THE City watchdog has launched a probe into beleaguered social housing firm Connaught, it was reported today.
Connaught, which warned yesterday it was in "urgent" need of additional funding, faces an investigation by the Financial Services Authority (FSA), the Financial Times reports.
The FSA is said to be looking at several lines of inquiry including whether Connaught revealed price-sensitive information quickly enough. Connaught and the FSA declined to comment.
The crisis-hit company has seen shares tumble more than 90% since warning of a £200 million blow to revenues from Government spending delays a month ago.
The Exeter-based firm said yesterday it would breach banking covenants after warning its debts will be well over the previously advised level of £120 million by the end of August.
The firm, which has around 180 multi-million pound social housing contracts all over the country, is in talks with its lenders after a review had identified an "urgent requirement" for additional funds to meet current and ongoing business, in part due to pressure from suppliers and sub-contractors.
Chairman Sir Roy Gardner has drafted in four new directors to help Connaught weather the storm.

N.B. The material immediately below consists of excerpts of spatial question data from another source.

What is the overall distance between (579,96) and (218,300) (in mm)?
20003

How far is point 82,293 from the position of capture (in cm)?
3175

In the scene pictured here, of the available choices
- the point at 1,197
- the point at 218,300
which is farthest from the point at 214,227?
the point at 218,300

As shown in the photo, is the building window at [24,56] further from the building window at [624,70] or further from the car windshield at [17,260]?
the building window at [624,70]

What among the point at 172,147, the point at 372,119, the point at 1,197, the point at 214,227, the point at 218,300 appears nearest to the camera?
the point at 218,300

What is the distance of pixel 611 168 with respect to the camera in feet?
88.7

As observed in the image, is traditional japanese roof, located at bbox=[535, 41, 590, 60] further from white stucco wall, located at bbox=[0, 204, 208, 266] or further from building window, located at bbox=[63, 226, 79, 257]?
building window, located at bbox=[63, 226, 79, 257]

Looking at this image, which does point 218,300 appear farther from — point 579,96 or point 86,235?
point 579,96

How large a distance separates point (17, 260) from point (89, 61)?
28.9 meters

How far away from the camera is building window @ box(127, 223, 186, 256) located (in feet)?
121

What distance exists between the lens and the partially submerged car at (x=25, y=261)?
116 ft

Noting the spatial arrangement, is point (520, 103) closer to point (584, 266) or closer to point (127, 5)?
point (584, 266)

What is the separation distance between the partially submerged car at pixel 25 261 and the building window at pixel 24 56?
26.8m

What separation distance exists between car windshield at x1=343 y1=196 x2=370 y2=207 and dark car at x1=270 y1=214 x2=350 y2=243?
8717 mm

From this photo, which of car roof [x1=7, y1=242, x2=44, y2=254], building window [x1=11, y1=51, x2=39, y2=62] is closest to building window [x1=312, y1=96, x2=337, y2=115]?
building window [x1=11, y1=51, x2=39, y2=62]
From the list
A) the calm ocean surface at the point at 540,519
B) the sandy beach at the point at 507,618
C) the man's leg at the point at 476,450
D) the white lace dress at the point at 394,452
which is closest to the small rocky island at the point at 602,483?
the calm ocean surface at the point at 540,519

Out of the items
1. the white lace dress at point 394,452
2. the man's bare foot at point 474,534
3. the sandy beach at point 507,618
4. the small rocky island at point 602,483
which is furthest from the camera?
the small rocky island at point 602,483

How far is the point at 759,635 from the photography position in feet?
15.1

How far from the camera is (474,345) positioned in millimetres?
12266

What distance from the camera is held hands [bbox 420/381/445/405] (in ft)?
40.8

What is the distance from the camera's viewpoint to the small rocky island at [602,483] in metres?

The business recently announced the departure of founder Mark Tincknell on health grounds less than six months into his second spell as chief executive.
Mr Tincknell, who had been with Connaught for 28 years, is due to continue in a new role while finance chief Stephen Hill is to depart in October.
Earlier this month, Sir Roy launched an independent review of accounting policies on mobilisation costs for contracts - currently recognised over the lifespan of contracts rather than upfront.
Connaught shares edged 8% higher today after yesterday’s 70% tumble, although both Sir Roy and Mr Tincknell are heavily out of pocket on shares bought at the beginning of May before the problems emerged.
The duo bought shares worth £500,000 and £1 million respectively when shares were trading above 300p.
Connaught recently identified 31 projects where spending will be delayed as a result of the spending clampdown, wiping £80 million off revenues and £13 million from underlying profits in the current financial year.
If the squeeze continues into 2011, sales and profits will fall by a further £120 million and £16 million respectively.